===== GIVEN TEXT

I think I follow some of this, although I cannot
reproduce the capricious behaviour you seem
to imply here. I would like to see a copy of
(a subset of) your data that apparently produces
this problem. Strictly, it implies a bug in Stata's
-numlist- command, which does the sorting here.
The help for -rowsort- indicates that missing values
are allowed. If you sort seven values, some of which
are missing, the missing values will not disappear!
(Or did you expect they would?) Following usual Stata
rules they will be sorted to high values.
You are correct that this then will not be what you want.
One way round this is to use -mvencode- to map
missings to some negative number, say -999, presuming
that is not a legitimate number of consumers. These
will always sort lower than any legitimate number.
Then the sum of the first four firms should trap
any -999. However, if any of the first four firms
is missing, and so mapped to -999, then the concentration
ratio should presumably be 100%.
drop s1-s7
mvencode F?mt, mv(-999)
rowsort F?_mt, gen(s1-s7) descend
replace firstfour = 0
forval i = 1/4 {
replace firstfour = s`i' if s`i' >= 0
}
replace firstfour = 100 * firstfour / CONSUM_mt
mvdecode F?mt, mv(-999)

==========

WORK TASK 1: Transcribe the Stata note between "The help for" and "any legitimate number.", inclusive.
WORK TASK 2: In the Stata note, which negative number is suggested as the value to which missing values are mapped with -mvencode-?

===== MATERIAL PROVIDED

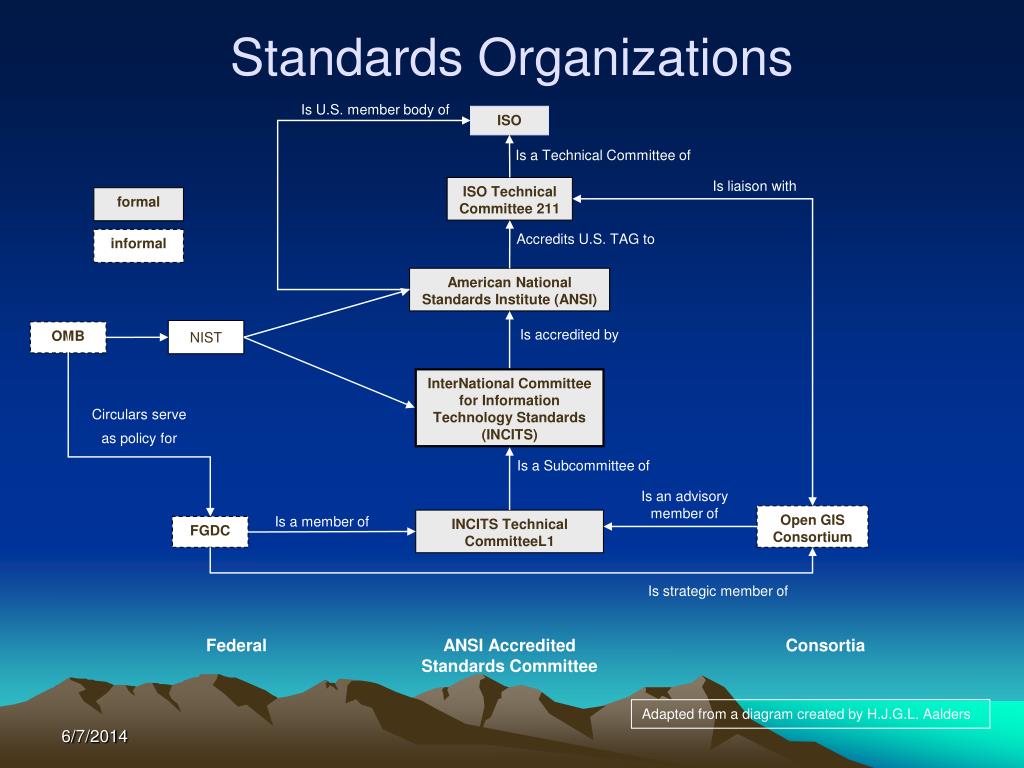 Standards Organizations

Is U.S. member body of

ISO

Is a Technical Committee of

ISO Technical Committee 211

Is liaison with

formal

informal

Accredits U.S. TAG to

American National Standards Institute (ANSI)

OMB

NIST

Is accredited by

InterNational Committee for Information Technology Standards (INCITS)

Circulars serve as policy for

Is a Subcommittee of

Is an advisory member of

FGDC

Is a member of

INCITS Technical CommitteeL1

Open GIS Consortium

Is strategic member of

Federal

ANSI Accredited Standards Committee

Consortia

Adapted from a diagram created by H.J.G.L. Aalders

6/7/2014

==========

RESPONSE AREA 1:
The help for -rowsort- indicates that missing values
are allowed. If you sort seven values, some of which
are missing, the missing values will not disappear!
(Or did you expect they would?) Following usual Stata
rules they will be sorted to high values.
You are correct that this then will not be what you want.
One way round this is to use -mvencode- to map
missings to some negative number, say -999, presuming
that is not a legitimate number of consumers. These
will always sort lower than any legitimate number.

RESPONSE AREA 2: -999